Problem description:
Copy exactly the lines of the material below that run from the one containing "adore [əˈdɔː(r)] v. （不用于进行时）热爱，爱慕某人" through the one containing "affair [əˈfeə(r)] n. 事，事情". Copy no other lines.

Recorded data:
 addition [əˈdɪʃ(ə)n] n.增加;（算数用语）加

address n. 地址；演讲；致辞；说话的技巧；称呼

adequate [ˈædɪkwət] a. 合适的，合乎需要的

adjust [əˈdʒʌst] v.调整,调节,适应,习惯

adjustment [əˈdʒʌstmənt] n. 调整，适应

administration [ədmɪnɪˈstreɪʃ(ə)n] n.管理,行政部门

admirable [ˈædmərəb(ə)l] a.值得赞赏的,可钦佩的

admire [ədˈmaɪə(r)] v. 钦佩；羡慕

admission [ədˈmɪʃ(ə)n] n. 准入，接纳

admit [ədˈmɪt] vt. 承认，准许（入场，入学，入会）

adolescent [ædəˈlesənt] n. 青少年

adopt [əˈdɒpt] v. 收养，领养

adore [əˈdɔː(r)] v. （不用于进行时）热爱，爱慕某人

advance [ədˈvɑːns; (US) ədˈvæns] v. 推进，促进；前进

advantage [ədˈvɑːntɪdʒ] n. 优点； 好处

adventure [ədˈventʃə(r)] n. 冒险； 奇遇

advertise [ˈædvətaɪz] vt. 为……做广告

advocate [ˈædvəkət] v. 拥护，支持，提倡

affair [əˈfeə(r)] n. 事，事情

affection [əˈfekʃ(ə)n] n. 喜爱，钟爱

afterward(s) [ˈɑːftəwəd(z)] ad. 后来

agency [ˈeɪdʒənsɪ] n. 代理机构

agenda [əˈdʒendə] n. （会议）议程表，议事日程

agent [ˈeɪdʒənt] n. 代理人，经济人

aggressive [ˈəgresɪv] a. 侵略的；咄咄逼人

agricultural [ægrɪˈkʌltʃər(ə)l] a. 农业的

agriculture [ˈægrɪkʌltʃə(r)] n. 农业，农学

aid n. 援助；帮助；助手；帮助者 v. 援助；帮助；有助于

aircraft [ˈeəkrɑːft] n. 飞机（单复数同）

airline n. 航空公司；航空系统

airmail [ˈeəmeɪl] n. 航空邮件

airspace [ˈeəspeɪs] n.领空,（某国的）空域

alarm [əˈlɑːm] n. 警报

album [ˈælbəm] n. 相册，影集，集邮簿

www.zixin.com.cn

* * *

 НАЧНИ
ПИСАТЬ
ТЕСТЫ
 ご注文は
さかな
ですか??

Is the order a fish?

--

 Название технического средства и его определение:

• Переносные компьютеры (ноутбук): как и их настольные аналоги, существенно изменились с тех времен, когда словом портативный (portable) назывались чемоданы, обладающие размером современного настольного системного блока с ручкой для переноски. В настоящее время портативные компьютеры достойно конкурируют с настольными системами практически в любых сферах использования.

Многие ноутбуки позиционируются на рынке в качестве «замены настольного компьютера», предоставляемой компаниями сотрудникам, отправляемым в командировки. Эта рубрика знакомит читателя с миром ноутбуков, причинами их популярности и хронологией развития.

Answer section:
adore [əˈdɔː(r)] v. （不用于进行时）热爱，爱慕某人

advance [ədˈvɑːns; (US) ədˈvæns] v. 推进，促进；前进

advantage [ədˈvɑːntɪdʒ] n. 优点； 好处

adventure [ədˈventʃə(r)] n. 冒险； 奇遇

advertise [ˈædvətaɪz] vt. 为……做广告

advocate [ˈædvəkət] v. 拥护，支持，提倡

affair [əˈfeə(r)] n. 事，事情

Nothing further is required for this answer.